* PROVIDED TEXT *
····················

8-K 1 a08-3863_18k.htm 8-K

 

United States
Securities and Exchange Commission

Washington, D.C. 20549

 


 

FORM 8-K

 


 

Current Report
Pursuant to Section 13 or 15(d) of the
Securities Exchange Act of 1934

 

 

January 23, 2008

 

000-31267

Date of Report (Date of earliest event reported)

 

Commission File Number

 

 

IWT TESORO CORPORATION
(Exact name of registrant as specified in its charter)

 

 

Nevada

 

91-2048019

(State or other jurisdiction of incorporation or organization)

 

(I.R.S. Employer Identification Number)

 

 

191 Post Road West, Suite 10, Westport, CT  06880

(Address of Principal Executive Offices) (Zip Code)

 

(203) 271-2770

(Registrant’s telephone number, including area code)

 

Check the appropriate box below if the Form 8-K filing is intended to simultaneously satisfy the filing requirements of the registration under any of the following provisions (see General Instruction A.2 below):

 

o            Written communications pursuant to Rule 425 under the Securities Act (17 CFR 230.425)

 

o            Soliciting material pursuant to Rule 14a-12 under the Exchange Act (17 CFR 240.14a-12)

 

o            Pre-commencement communications pursuant to Rule 14d-2(b) under the Exchange Act (17 CFR 240.14d-2(b))

 

o            Pre-commencement communications pursuant to Rule 13e-4( c) under the Exchange Act (17 CFR 240.13e-4(  c))

 

 



 

Item 1.03 Bankruptcy or Receivership.

····················

* EXERCISES TO COMPLETE *
A. From the Form 8-K cover page, transcribe the part that opens with the words containing "o            Written communications" and closes with "(17 CFR 240.14d-2(b))".
B. On the Form 8-K cover page, list every labeled piece of registrant information that appears after the company name, giving each label with its value.

* DATA BELOW *
····················

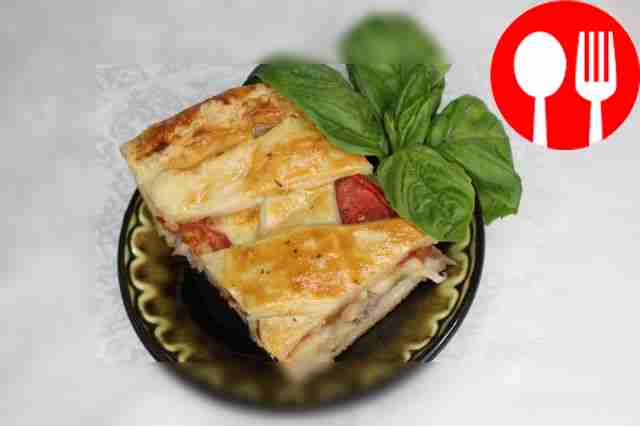 Оригинальный пирог с беконом и помидорами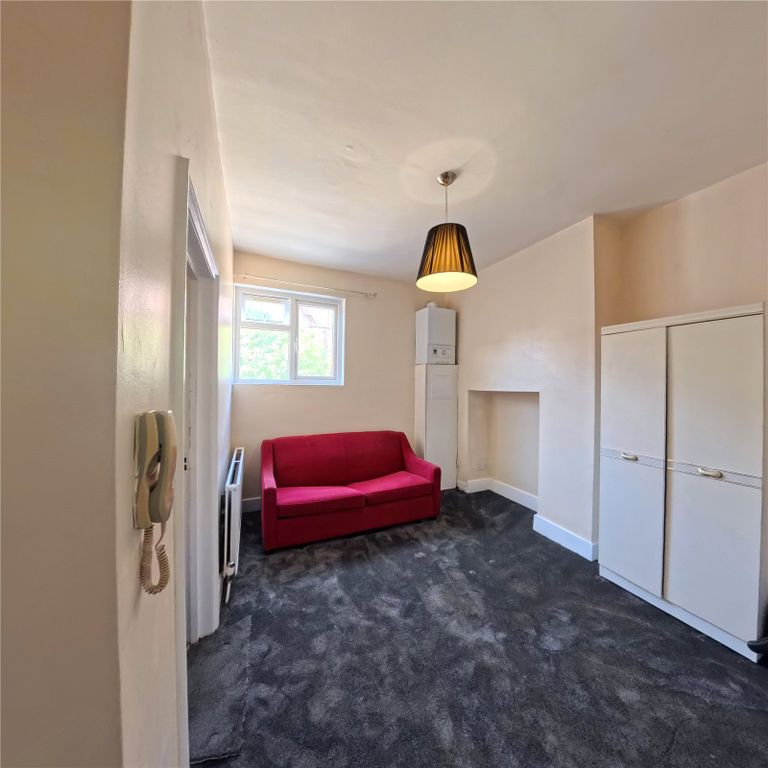Property photo 1 of 5 Picture No. 05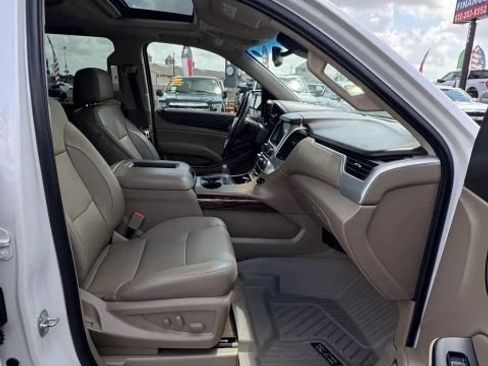 Used 2018 GMC Yukon SLT w/ Premium Edition RWD image 17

····················

* ANSWER LIST *
A.
o            Written communications pursuant to Rule 425 under the Securities Act (17 CFR 230.425)

 

o            Soliciting material pursuant to Rule 14a-12 under the Exchange Act (17 CFR 240.14a-12)

 

o            Pre-commencement communications pursuant to Rule 14d-2(b) under the Exchange Act (17 CFR 240.14d-2(b))

B.
- State or other jurisdiction of incorporation or organization: Nevada
- I.R.S. Employer Identification Number: 91-2048019
- Address of Principal Executive Offices (Zip Code): 191 Post Road West, Suite 10, Westport, CT 06880
- Registrant's telephone number, including area code: (203) 271-2770